Android may overwhelmingly be the target for malware in the mobile space, but as usual the media have got the details wrong!
Kyubey has the Android logo’s eyes and ears!
McAfee's Threat Report for the second quarter of 2011 (PDF link) listed iOS as having no malware, and Android as having an order of magnitude more malware than any other platform. Understandably, the media have pounced on the latter… well, not as much as they would have if it were iOS, but still.
While I'm not an Android fan, the problem here isn't the OS but the OEMs that distribute it. It can be an unclear distinction for most consumers who just see "phones" (which is why the whole iOS versus Android debate is silly) but it's important.
While tech savvy folk would presumably prefer an unmodified copy of Android installed on their phones (the Microsoft Signature Experience, but for Google), their third party PlaysForSure hardware manufacturers have a vested interest in differentiating their products from the competition. This may come in the form of alternative user interfaces, additional applications, and/or modified defaults and branding… all of which would need to be thoroughly tested for compatibility with any Android updates.

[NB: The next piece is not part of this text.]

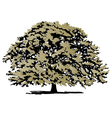 Oak tree vector | Price: 1 Credit (USD $1)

They say Branding, she’s a fine girl…
Unlike vertically integrated manufacturers like Apple and RIM that can push updates to all compatible devices as soon as they're made available, official Android updates have to be made available by these manufacturers, some of which are better Android citizens than others.
This middle man approach unavoidably introduces a delay, which is why a startling percentage of Android devices are still running older versions of the OS. It's not Google's fault, or the fault of consumers.
This potentially may have been one of the reasons why Google bought Motorola: by being the manufacturer they could ensure the latest software updates are always made available for their devices, and in a quick and timely fashion. They have experience with pushing regular updates with Google Chrome, this would allow them to do this on mobile hardware as well.
Given the closed direction of Android they've started with Honeycomb, it could be another reason for OEMs to worry.